▶ [Text block]

Thermoelectric (TE) materials have the ability to directly convert thermal energy to electricity and vice versa.¹ Thus, TE materials have gained great interest due to their potential applications in many fields, including direct conversion of waste heat from industrial sectors or automobile exhausts to electricity, and solid state Peltier coolers.² The performance of TE materials is related to the dimensionless thermoelectric figure of merit, ZT, determined by the Seebeck coefficient (S), electrical conductivity (σ), and thermal conductivity (κ) as ZT = S²σ/κ, where S²σ is also defined as the power factor (PF) and κ includes electronic thermal conductivity κ_ele and lattice thermal conductivity κ_lat (κ = κ_ele + κ_lat).³ Since S, σ and κ_ele are interrelated and generally conflicting via carrier concentration, it is a longstanding challenge to largely improve the TE performance. Therefore, concepts or strategies that can decouple these parameters to simultaneously optimize the electron and phonon transport are highly encouraged and imperative for the thermoelectric community.^4–6 CoSb₃ has drawn extensive attention as one of the most promising TE materials in the intermediate temperature range over the past few decades.^7–10 It crystallizes in a body-centered cubic structure with space group Im3 and a unit cell consists of 32 atoms, in which Co atoms form eight sub-cubes with pnicogen rings occupying six of them, leaving the final two voids or cages empty. This special lattice vacancy of the skutterudite structure can be filled within ions that increases the Seebeck coefficient and reduces thermal conductivity by increasing the charge carrier mass and with the “rattling” effect due to the additional phonon scattering centres.^11,12 For instance, G. Rogl et al.¹³ demonstrated that In-doped multi-filled n-type skutterudites can exhibit a high power factor and very low thermal conductivity, leading to an outstanding ZT value of 1.8 at 823 K.

▶ [Record list]
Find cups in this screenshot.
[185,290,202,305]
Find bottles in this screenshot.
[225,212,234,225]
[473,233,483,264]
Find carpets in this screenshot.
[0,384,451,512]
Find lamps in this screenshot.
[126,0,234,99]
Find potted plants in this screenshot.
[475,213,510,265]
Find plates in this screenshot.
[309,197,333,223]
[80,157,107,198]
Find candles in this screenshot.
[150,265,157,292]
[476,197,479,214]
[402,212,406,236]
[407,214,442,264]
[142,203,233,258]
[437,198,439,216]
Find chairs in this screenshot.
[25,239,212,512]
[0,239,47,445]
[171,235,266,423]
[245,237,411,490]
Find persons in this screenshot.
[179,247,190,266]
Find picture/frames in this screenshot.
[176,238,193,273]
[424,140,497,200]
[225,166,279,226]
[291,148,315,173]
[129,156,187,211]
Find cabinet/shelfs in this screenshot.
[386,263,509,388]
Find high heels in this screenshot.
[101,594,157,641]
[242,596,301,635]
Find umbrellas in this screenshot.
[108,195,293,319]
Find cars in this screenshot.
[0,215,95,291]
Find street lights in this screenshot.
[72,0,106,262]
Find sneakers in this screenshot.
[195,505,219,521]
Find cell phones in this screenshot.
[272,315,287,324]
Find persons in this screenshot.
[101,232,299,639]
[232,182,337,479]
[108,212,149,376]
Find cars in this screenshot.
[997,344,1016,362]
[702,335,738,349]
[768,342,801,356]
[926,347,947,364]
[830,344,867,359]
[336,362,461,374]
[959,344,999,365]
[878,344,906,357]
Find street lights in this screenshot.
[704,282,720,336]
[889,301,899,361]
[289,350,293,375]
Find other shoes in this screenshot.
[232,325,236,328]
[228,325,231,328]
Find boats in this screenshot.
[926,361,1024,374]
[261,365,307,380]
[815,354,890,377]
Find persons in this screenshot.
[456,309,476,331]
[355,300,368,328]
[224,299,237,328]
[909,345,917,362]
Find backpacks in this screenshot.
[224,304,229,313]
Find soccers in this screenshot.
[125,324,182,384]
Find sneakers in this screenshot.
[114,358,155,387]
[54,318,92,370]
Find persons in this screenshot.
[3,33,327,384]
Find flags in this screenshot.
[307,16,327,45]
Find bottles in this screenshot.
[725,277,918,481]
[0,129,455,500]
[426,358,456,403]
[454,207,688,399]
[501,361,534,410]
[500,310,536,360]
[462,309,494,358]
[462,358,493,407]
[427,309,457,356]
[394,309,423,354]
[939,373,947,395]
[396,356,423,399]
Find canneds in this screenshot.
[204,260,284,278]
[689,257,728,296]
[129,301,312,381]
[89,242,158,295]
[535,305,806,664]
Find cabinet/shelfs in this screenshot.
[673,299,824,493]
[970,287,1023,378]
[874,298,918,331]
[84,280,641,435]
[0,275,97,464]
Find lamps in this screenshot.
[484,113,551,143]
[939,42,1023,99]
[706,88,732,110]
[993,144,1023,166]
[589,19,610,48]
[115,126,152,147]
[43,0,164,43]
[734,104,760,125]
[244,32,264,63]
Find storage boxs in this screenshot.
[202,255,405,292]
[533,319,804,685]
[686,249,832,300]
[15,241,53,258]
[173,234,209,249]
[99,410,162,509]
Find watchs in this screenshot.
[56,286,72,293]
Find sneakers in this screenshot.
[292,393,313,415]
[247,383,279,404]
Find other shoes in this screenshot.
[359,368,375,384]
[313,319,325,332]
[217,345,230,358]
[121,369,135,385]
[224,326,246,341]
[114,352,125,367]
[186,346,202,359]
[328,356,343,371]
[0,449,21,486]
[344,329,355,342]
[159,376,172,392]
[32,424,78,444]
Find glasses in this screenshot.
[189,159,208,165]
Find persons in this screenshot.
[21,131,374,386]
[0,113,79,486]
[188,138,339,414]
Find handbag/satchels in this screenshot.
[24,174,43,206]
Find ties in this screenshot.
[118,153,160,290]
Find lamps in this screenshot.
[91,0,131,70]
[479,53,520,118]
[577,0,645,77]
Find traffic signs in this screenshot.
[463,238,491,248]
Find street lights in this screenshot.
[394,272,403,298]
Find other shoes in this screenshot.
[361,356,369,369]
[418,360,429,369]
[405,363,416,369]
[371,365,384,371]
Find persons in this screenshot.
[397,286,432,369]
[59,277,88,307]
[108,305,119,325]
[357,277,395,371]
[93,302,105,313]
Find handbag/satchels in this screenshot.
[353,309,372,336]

▶ [What this exercise asks]
• 1. In the thermoelectric materials passage, why has it been a longstanding challenge to greatly improve TE performance? Answer in one to three sentences.
• 2. Continue the thermoelectric materials passage from where it stops.

▶ [The responses]
• 1. The Seebeck coefficient, electrical conductivity and electronic thermal conductivity are interrelated and generally conflicting through carrier concentration. Because of this, they cannot easily be optimized together.

• 2.
Recently, the increasing demand of microscale energy harvesting for mobile electronic devices has stimulated the investigation of multifunctional thin film TE devices, which have many advantages such as flexibility, light weight, small volume, high integration, and enhanced compatibility.^14–19 Additionally, thin films, as one type of low-dimension materials, have good TE performance due to their dense interfaces and grain boundaries, which can effectively scatter phonons.²⁰ Therefore, many studies on the synthesis of high performance thin films, including CoSb₃ films, have been investigated.^21–26 For example, A. Ahmed et al.²⁷ obtained a power factor of 7.92 mW m K⁻² for the CoSb₂-containing mixed phase thin film and 1.26 mW m K⁻² for the stoichiometric CoSb₃ thin film. However, TE properties of CoSb₃ thin films remain lower than those of bulk materials due to the difficulty of controlling precisely the composition of the thin films.

Radio frequency (RF) magnetron sputtering is an attractive technique to prepare high quality thin films for industrial development.²⁸ We have successfully fabricated CoSb₃ thin films with a pure skutterudite structure by using this technique in our previous studies.^29–31 However, the TE performance of the films is still inadequate and needs further improvement. In this work, Ag was used as a dopant and the multilayer growing method has been employed which has been reported^32–34 as an efficient way to prepare doped CoSb₃ films with a large choice of elements. The influence of the Ag doping content on the micro-structure and thermoelectric properties will be investigated.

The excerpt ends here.